My thanks go to The Odyssey Press who provided me with a copy of this book for my Kindle. I enjoyed it a lot, although maybe not quite as much as Tickell’s Villa Mimosa, Appointment with Venus.

Berlin Game by Len Deighton

Berlin Game cover

Berlin Game by Len Deighton was first published in 1983. I can remember it being published, in fact as I recall it, some people seemed to be waiting with bated breath for the next Len Deighton book to be published in those days. I think we have all of his books but this is the first one I’ve ever read. I had meant to blog about it before we went away on holiday, or during the holiday, but just didn’t get around to it.

I did think as I was reading it though that it was much more straightforward than I had imagined these espionage books to be. Written during the Cold War, at a time when people were still wondering if there were more ‘Establishment’ English public school Oxbridge spies still to be discovered – or to leg it to the USSR, Berlin Game would have been quite topical when it was first published.

An agent in east Berlin wants to leave and take up a new life in the west. Bernard Samson is given the job of getting the agent out safely, it’s the sort of thing he used to do years ago before he became desk bound in London. He’s reluctant to get involved with something so dangerous and his wife who also works in British Intelligence tells him to avoid the task, but there is no alternative.

Everybody and everything in this book is suspect, Samson knows there must be a traitor in London – possibly it’s his wife, or is she just having an affair with a colleague? He’s suspicious of everyone.
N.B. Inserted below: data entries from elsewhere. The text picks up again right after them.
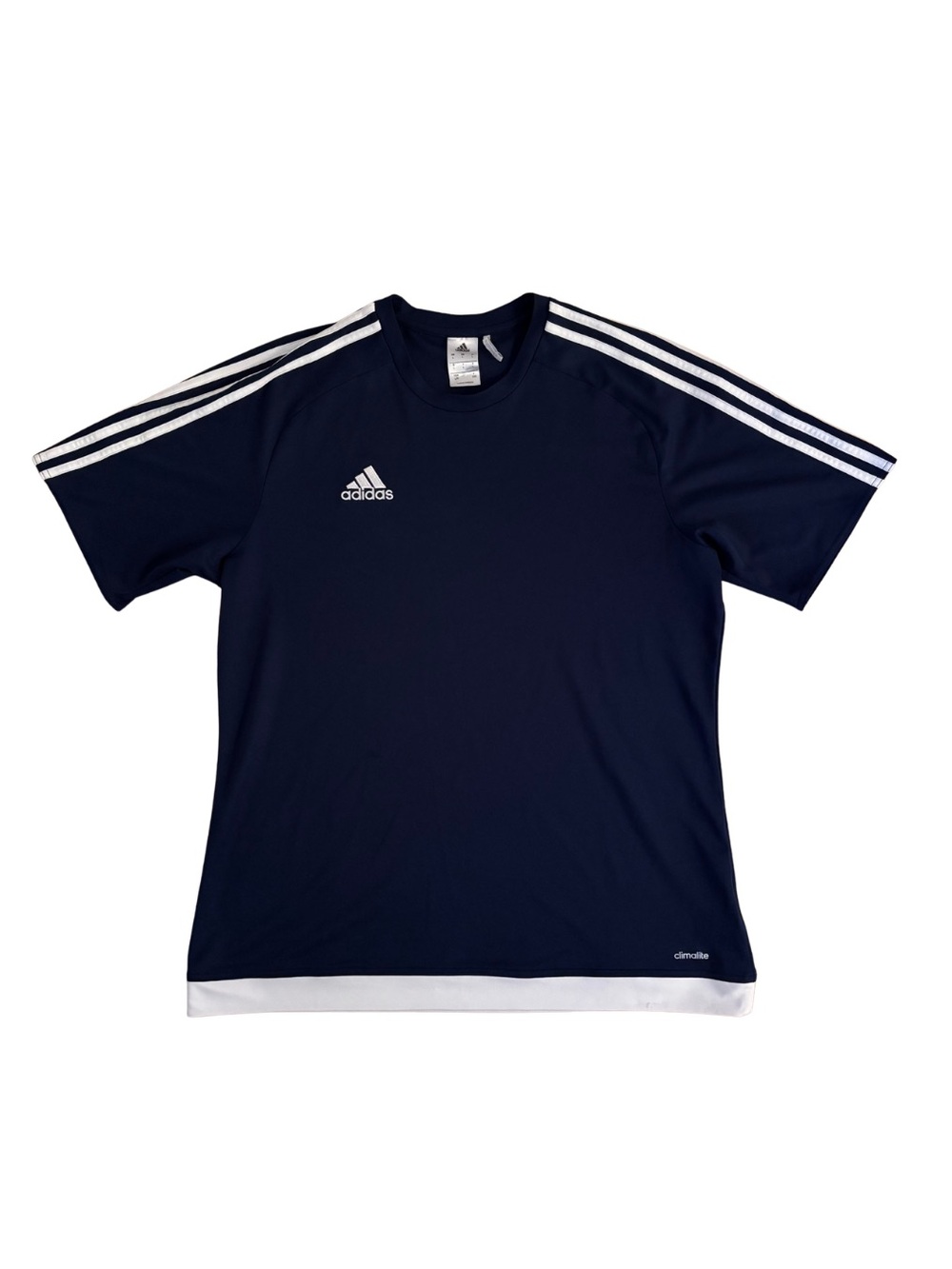 Y2K Adidas Climacool Navy Blue Short Sleeve Training Tee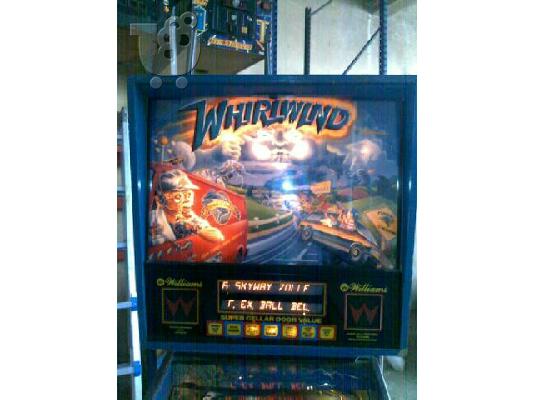 FLIPER ΦΛΙΠΕΡ PINBALL φλιπερακι WHIRLWIND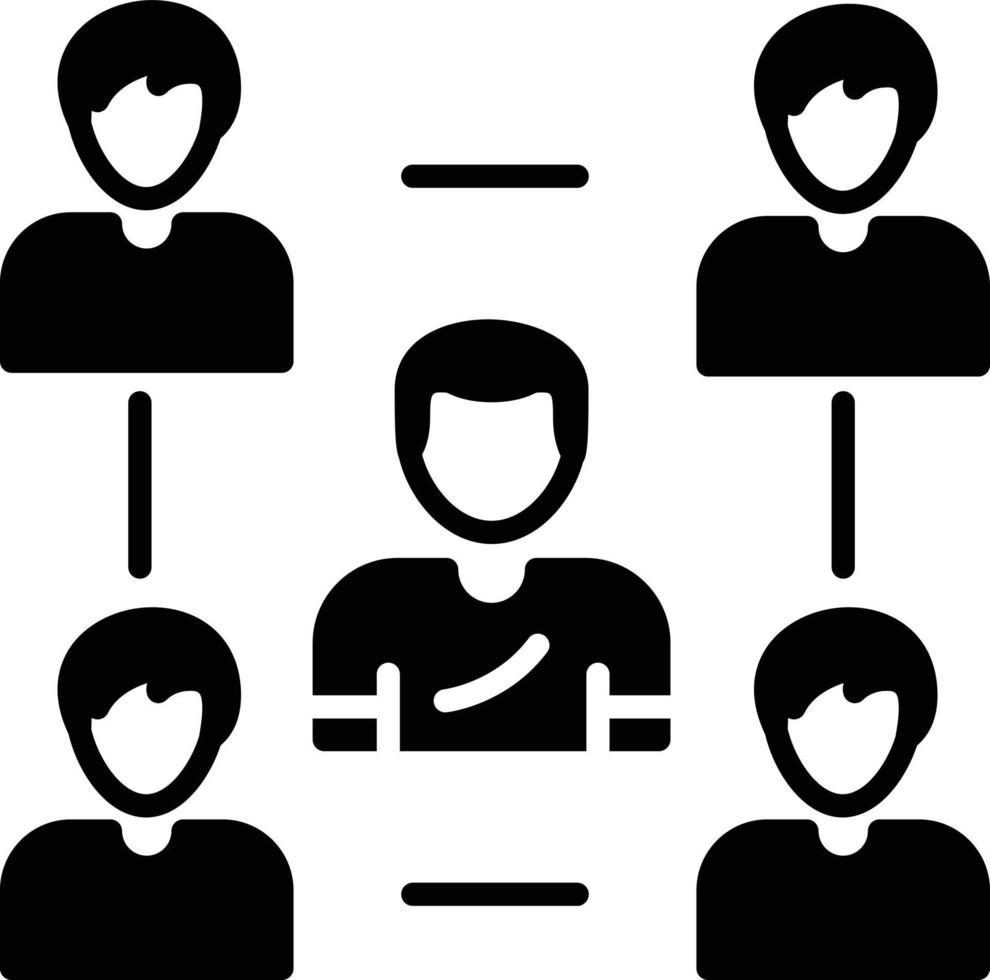Followers Glyph Icon vector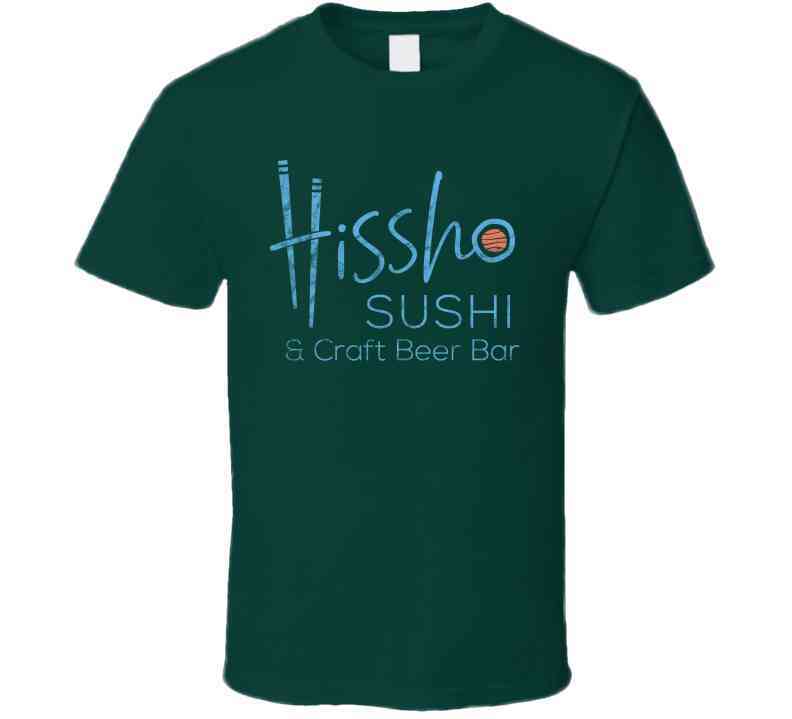 Hissho Sushi Craft Beer Bar Worn Look Cool T Shirt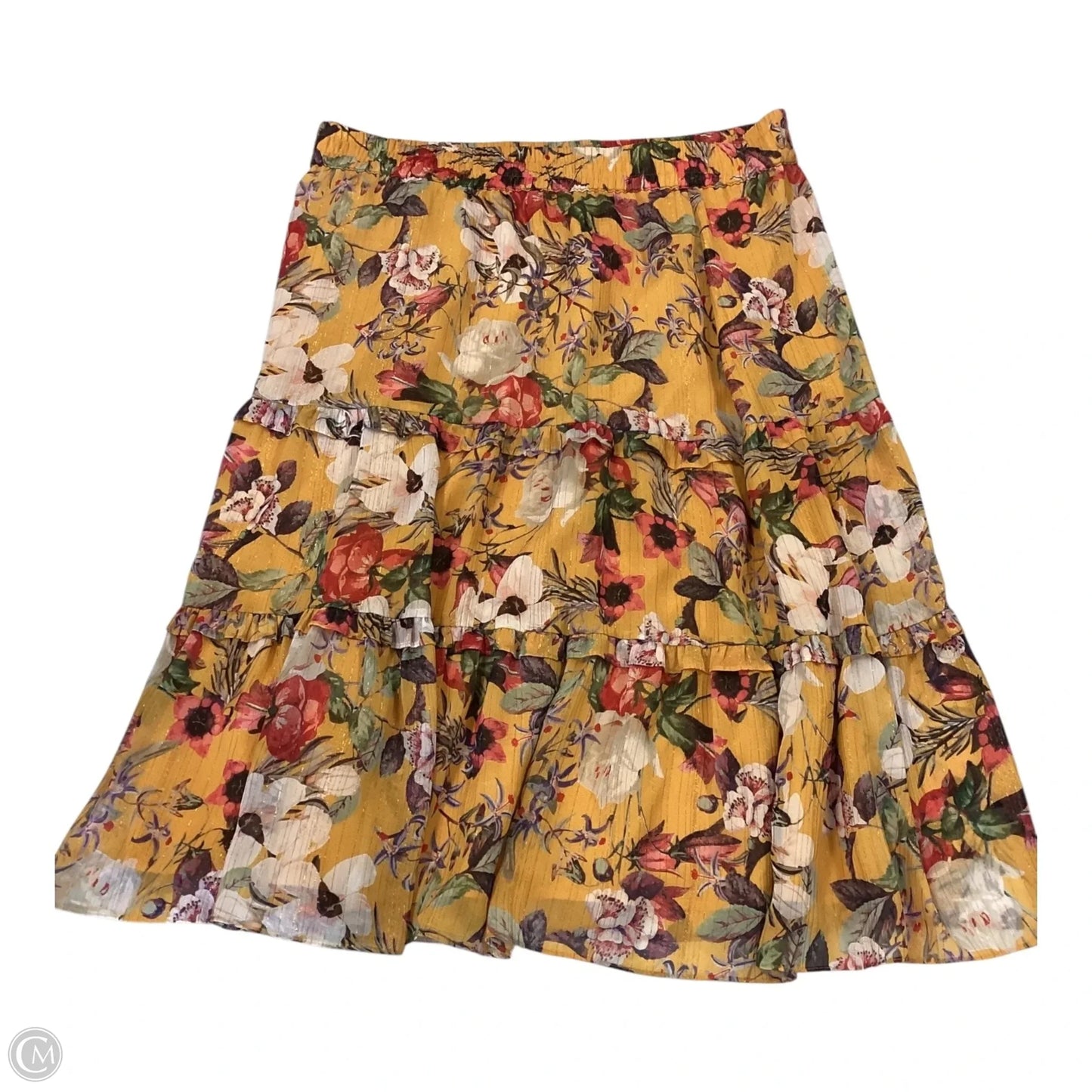 Skirt Maxi By Inc In Floral Print, Size: Xl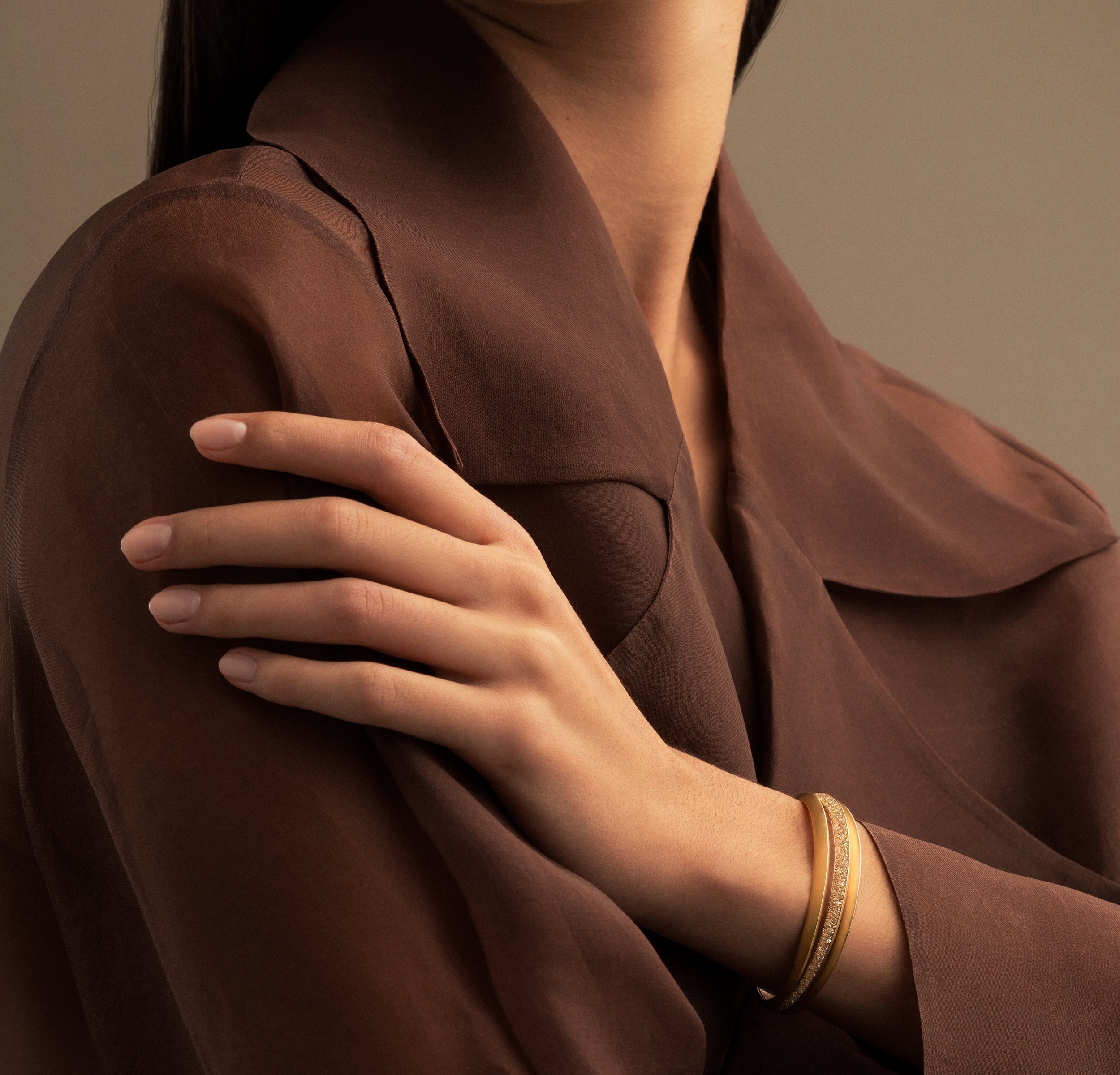 Palmetta Diamond Bracelet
I enjoyed this book but I did think that if it had been written by a woman then these books would have been unlikely to have been as wildly successful as they were – back in the day I think Helen McInnes and Evelyn Anthony wrote more suspenseful espionage books, but I must admit that it’s years since I read any of those books so I might be completely wrong about that. Do you have any thoughts on the subject?